Tasks in manufacturing, one of Cogniac’s key markets, can be error-prone when humans are in the loop. A study from Vanson Bourne found that 23% of all unplanned downtime in manufacturing is the result of human error, compared with rates as low as 9% in other segments. The $327.6 million Mars Climate Orbiter spacecraft was destroyed because of a failure to properly convert between units of measurement. And one pharma company reported a misunderstanding that resulted in an alert ticket being overridden, which cost four days on the production line at £200,000 ($253,946) per day.

Cogniac’s AI platform has customers connect machine vision cameras, security cameras, drones, smartphones, and other sources and define objects and conditions of interest to them. They might specify surface damage and supply chain quality control inspections, for example, or accident prevention and real-time physical threat detection. Cogniac then monitors and improves classification, identification, counting, and measuring through a feedback system while integrating with third-party apps to deliver alerts and notifications.
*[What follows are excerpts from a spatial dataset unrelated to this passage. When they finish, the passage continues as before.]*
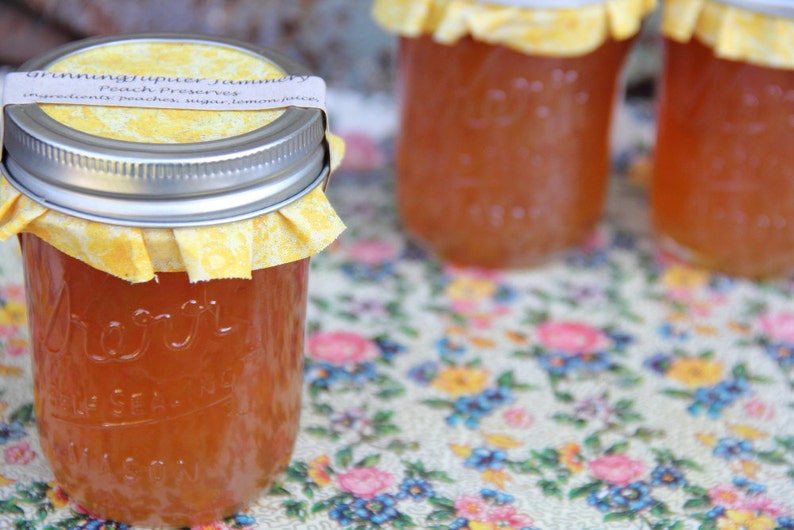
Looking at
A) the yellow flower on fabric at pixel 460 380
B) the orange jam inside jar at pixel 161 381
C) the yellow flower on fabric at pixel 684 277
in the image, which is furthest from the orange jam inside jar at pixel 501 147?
the orange jam inside jar at pixel 161 381

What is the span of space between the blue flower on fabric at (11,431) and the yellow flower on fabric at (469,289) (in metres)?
0.52

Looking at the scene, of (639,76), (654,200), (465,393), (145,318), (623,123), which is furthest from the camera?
(639,76)

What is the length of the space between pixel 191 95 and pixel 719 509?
1.98 ft

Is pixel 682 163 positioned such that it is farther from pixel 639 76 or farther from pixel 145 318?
pixel 145 318

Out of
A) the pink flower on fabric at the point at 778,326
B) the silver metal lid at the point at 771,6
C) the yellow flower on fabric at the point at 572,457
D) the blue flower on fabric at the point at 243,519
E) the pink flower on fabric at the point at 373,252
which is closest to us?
the blue flower on fabric at the point at 243,519

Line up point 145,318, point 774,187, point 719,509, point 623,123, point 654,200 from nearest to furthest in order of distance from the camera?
point 145,318 → point 719,509 → point 774,187 → point 654,200 → point 623,123

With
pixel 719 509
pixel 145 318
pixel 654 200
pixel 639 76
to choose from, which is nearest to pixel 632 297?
pixel 654 200

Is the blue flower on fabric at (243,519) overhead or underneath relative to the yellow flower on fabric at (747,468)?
underneath

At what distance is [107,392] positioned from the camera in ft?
2.69

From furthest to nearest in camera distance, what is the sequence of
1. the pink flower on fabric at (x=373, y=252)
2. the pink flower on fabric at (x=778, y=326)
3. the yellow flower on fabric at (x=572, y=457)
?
1. the pink flower on fabric at (x=373, y=252)
2. the pink flower on fabric at (x=778, y=326)
3. the yellow flower on fabric at (x=572, y=457)

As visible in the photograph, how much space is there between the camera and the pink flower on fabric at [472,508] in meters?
0.96

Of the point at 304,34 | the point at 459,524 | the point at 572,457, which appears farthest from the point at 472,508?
the point at 304,34

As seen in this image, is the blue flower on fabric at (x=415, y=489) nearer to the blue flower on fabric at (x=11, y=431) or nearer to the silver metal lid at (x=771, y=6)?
Answer: the blue flower on fabric at (x=11, y=431)

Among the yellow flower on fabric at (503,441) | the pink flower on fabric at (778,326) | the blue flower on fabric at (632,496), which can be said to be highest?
the pink flower on fabric at (778,326)
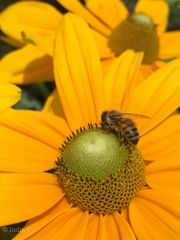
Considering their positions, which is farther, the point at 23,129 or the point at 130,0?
the point at 130,0

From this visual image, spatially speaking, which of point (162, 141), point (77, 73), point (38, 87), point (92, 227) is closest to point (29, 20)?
point (38, 87)

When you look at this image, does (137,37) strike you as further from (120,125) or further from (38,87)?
(120,125)

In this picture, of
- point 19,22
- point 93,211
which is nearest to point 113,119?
point 93,211

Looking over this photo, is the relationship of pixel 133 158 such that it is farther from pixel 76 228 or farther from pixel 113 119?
pixel 76 228

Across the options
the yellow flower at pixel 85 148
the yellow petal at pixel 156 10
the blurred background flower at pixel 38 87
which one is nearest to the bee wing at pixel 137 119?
the yellow flower at pixel 85 148

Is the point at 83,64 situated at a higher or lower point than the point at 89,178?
higher

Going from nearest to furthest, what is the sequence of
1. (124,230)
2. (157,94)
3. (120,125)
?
(124,230), (120,125), (157,94)

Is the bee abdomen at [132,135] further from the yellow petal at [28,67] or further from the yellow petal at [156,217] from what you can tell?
the yellow petal at [28,67]
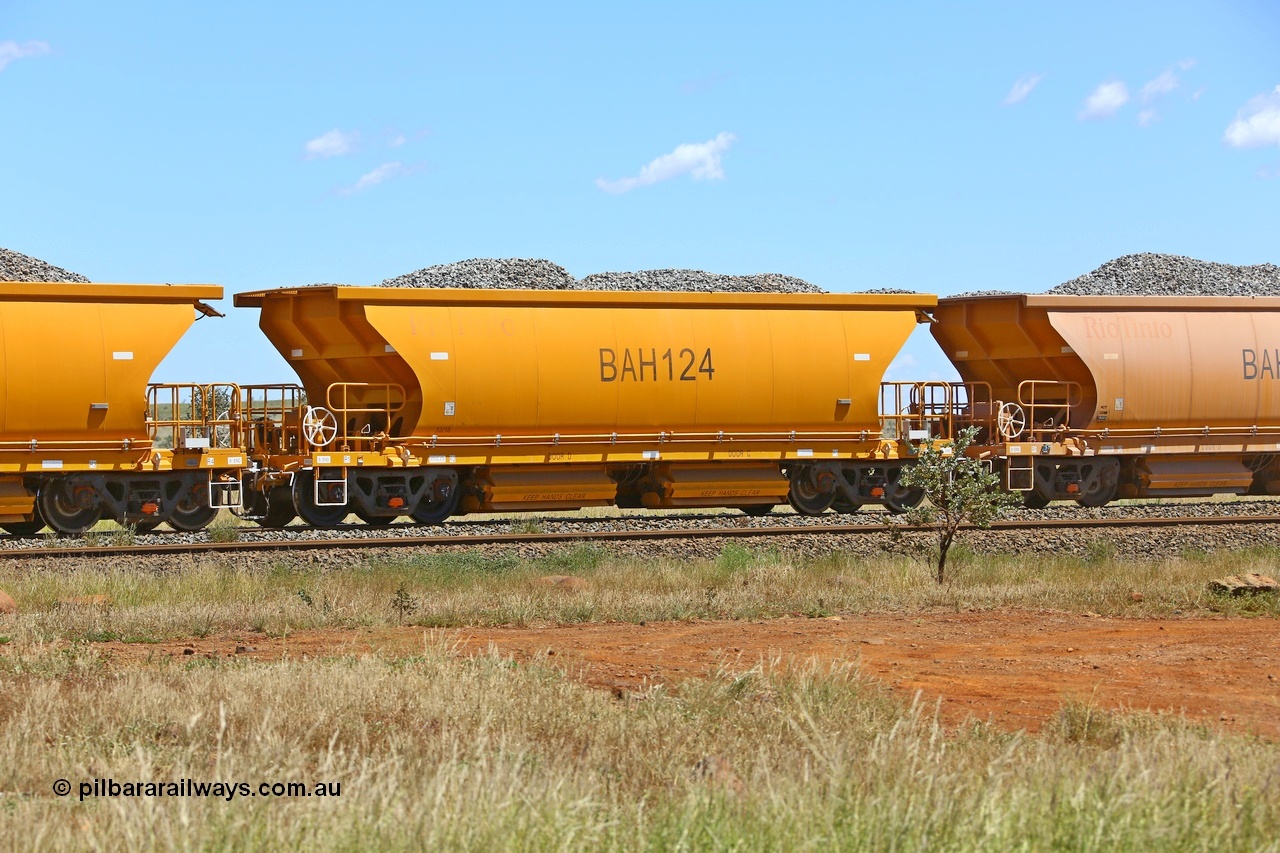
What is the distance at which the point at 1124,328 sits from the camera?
23.9 meters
Cogniac’s system generates custom AI models for scenarios based on imagery and user feedback. Once deployed, these models can learn new characteristics, adapting based either on archival imagery or data users input. The platform monitors the confidence level of reach new prediction, prioritizing predictions with the lowest level for review. And a core learning engine constantly searches for optimal architecture and configuration variations, ostensibly eliminating the need for manual intervention on the part of data scientists or AI experts.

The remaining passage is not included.